Vacation rental properties are usually excellent investments for married couples. After all, if you have a cabin or condo in an exciting place, you can visit as often as you want. When you are not at your property, you can also put it to work for you financially. That is, you can rent the residence to others who want an epic vacation.
Your vacation property has a market value. If you plan to sell the place and split the proceeds with your soon-to-be ex, you can likely receive a fair appraisal by working with an independent realtor or two. If you want to keep the property and continue to rent it to tourists, though, valuing your vacation rental for divorce purposes may be more challenging.
Calculate rental income
If you have owned your vacation rental for years, you probably have a good idea about how much rental income it generates. You can, though, calculate future rental income by multiplying the average nightly rental rate by the number of days you rent your unit in any given month. If you have never rented your vacation property before, you may need to compare similar units to obtain a realistic picture of your property’s income potential.
Deduct monthly expenses
As you know, rental properties can be expensive to maintain. To understand your property’s rental value, you must deduct monthly expenses from rental income. Common expenses include property taxes, upkeep costs, utility bills and mortgage. Rather than creating your own spreadsheet, you may want to use a simple rental income calculator.

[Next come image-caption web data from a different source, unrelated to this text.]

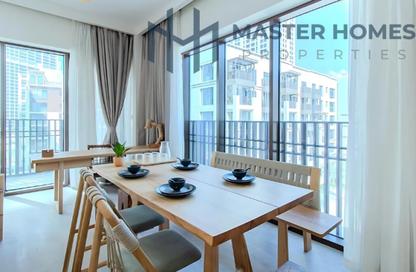 Apartment - 3 Bedrooms - 4 Bathrooms for rent in Breeze at Creek Beach Building 1 - Breeze at Creek Beach - Creek Beach - Dubai Creek Harbour (The Lagoons) - Dubai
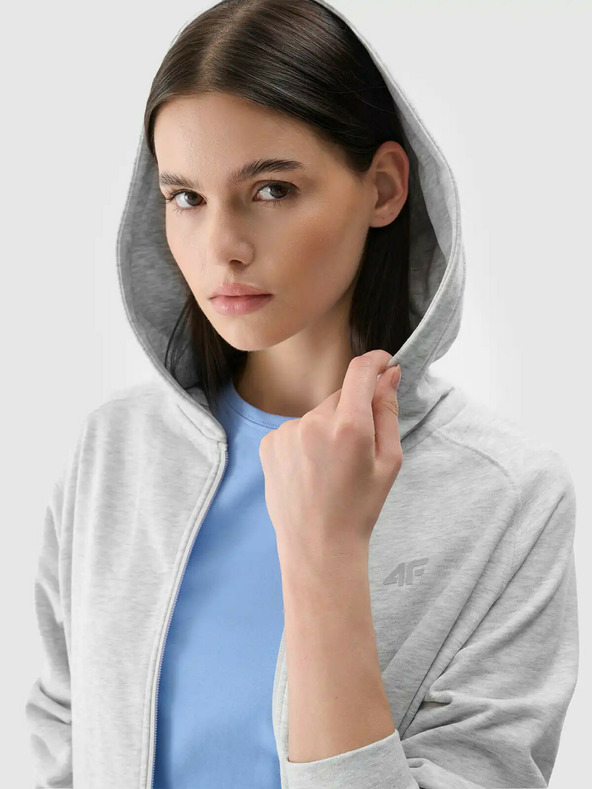 4F Damen-Kapuzenpullover 4F
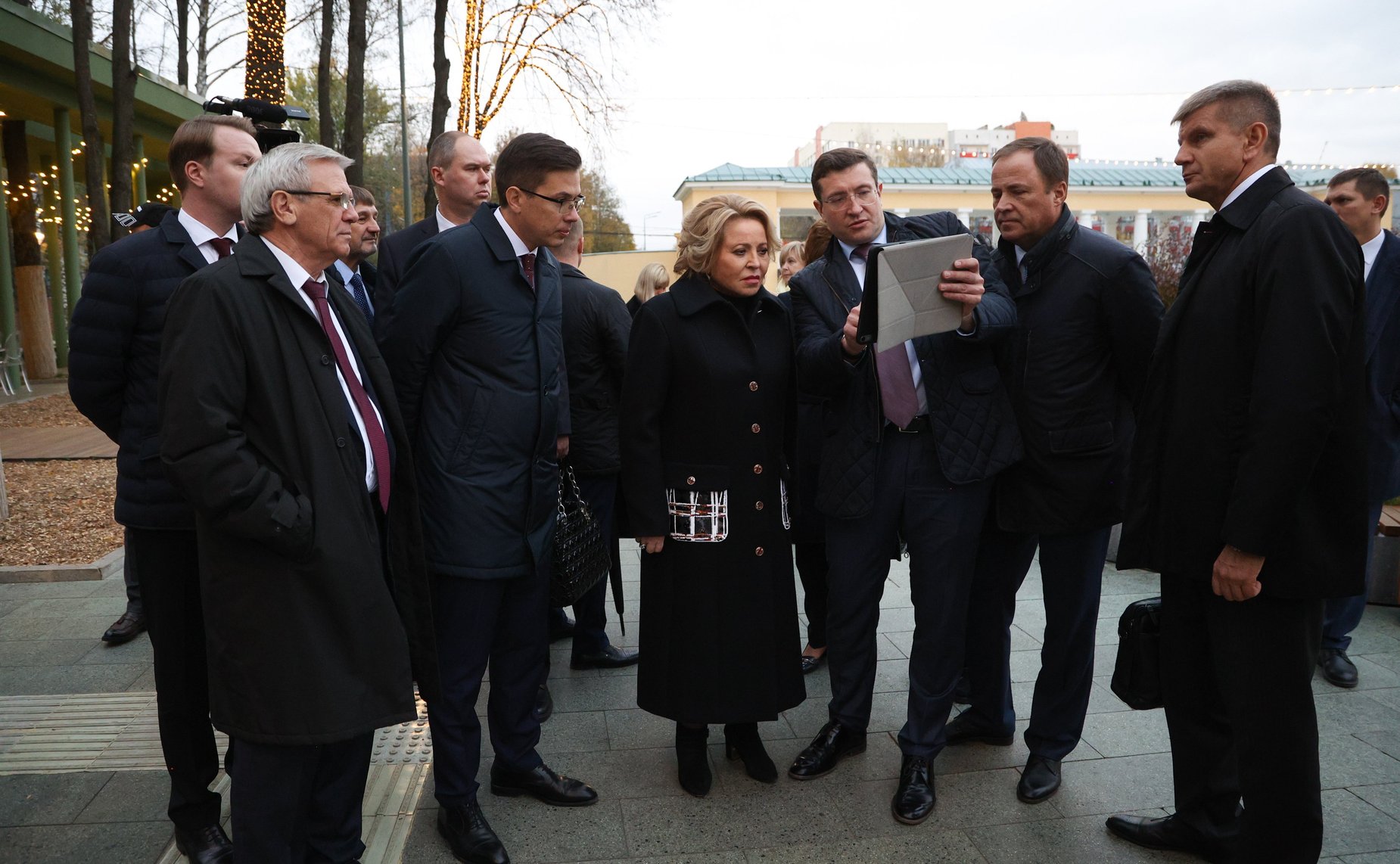 Осмотр парка «Швейцария»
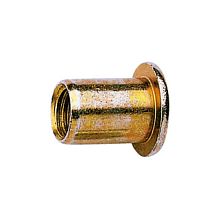 Желтая оцинк. сталь кругл., скругл.гол.  094836 30 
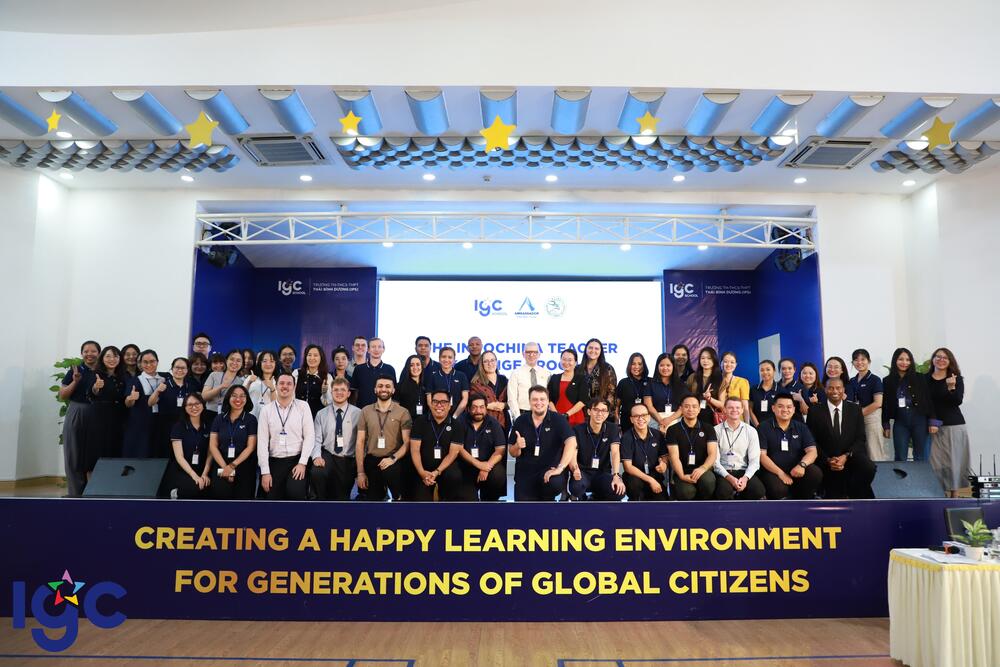 IGC School chào đón các giáo viên quốc tế đến tham gia chương trình “Teacher Experience Exchange & Professional Development”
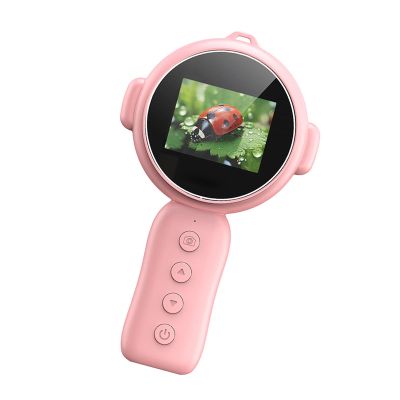 Digital Microscope Magnifier Glass with Lights Educational Science Toy 500x Magnification Handheld Pocket Microscopes Handheld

After your divorce, you may want to continue to visit your vacation property. During your visits, though, you cannot collect rent from tenants. Still, you must treat yourself as a renter for valuation purposes. For the days you are at your vacation property, you must add the rental rate to your rental income. You cannot treat your visits as unrented time.
It may be in your best interest to keep your vacation property after a divorce. Before you can negotiate ownership, though, you must know how much your cabin or condo is worth on the rental market. After you deduct total expenses from gross rental revenue, you can compare the rental value of your property to its sale value.